Ao fim, Ângela traz à tona, dentre outros temas, dois dos mais intensos: a morte e Deus. Sobre a morte, dentre outras especulações neste sentido, ela afirma (1999, p. 128): “Às vezes, só para me sentir vivendo, penso na morte”. E ela elabora questionamentos metafísicos quando se indaga (1999, p. 128): “Será que depois da morte começa a abstração?”

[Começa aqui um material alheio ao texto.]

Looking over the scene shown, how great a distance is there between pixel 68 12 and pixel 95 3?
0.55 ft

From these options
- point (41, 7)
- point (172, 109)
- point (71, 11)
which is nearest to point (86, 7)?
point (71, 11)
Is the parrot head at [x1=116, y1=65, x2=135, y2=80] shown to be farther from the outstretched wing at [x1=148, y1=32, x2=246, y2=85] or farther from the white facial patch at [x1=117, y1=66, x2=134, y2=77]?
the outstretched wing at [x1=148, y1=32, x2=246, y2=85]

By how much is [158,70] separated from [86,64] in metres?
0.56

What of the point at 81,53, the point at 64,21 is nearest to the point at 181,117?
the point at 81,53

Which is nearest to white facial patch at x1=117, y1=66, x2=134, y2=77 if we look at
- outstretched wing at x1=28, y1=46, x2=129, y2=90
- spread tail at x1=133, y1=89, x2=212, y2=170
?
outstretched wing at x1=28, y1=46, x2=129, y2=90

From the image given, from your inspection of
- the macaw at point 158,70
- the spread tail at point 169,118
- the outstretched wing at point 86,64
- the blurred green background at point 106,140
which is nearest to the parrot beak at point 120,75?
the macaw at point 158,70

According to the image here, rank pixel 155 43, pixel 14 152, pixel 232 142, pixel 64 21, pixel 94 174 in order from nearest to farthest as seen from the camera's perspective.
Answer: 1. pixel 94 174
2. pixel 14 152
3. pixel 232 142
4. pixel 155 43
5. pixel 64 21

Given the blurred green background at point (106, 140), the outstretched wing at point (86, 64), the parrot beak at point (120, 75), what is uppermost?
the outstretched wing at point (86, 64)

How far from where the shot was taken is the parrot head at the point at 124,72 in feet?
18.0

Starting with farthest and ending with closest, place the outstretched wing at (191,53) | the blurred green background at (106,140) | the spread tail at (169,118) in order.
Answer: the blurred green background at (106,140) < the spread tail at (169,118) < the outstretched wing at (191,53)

Quanto a Deus, ela diz em dois momentos, na tentativa de defini-lo, que (1999, p. 128): “Deus não é o princípio e não é o fim. É sempre o meio” e “Deus é como ouvir música: repleta o ser”. Inúmeras reflexões sobre Deus se seguem a esta, a ponto de Ângela realizar, em momento de intenso lirismo na obra, uma oração:  

Meu Deus, me dê coragem de viver trezentos e sessenta e cinco dias e noites, todos vazios de Tua presença. Me dê a coragem de considerar esse vazio como uma plenitude. Faça com que eu seja a Tua amante humilde, entrelaçada a Ti em êxtase. Faça com que eu possa falar com este vazio tremendo e receber como resposta o amor materno que nutre e embala. Faça com que eu tenha a coragem de Te amar, sem odiar as Tuas ofensas à minha alma e ao meu corpo. Faça com que a solidão não me destrua. Faça com que minha solidão me sirva de companhia. Faça com que eu tenha a coragem de me enfrentar. Faça com que eu saiba ficar com o nada e mesmo assim me sentir como se estivesse plena de tudo. Receba em teus braços o meu pecado de pensar.
(LISPECTOR, 1999, p. 151 – 152)
           
 Encerramos essa resenha com a oração feita por Ângela Pralini que, em sua conversa com Deus, em prosa-poética de alto teor místico, recorre à espiritualidade em sua busca de existir em plenitude. Essa busca se manifesta, no âmbito da narrativa, pela desorganização da linguagem e pela desconstrução da narrativa. Muito é subvertido nessa obra e a personagem, que termina por sobressair-se ao autor, vivencia incompletude, esvaziamento e não-ditos que reverberam intensamente no plano da linguagem. Um sopro de vida trata-se, em vários aspectos, de um dos romances mais densos e admiráveis de Clarice Lispector.   

REFERÊNCIAS:

LISPECTOR, Clarice. Um sopro de vida (Pulsações). Rio de Janeiro: Rocco, 1999.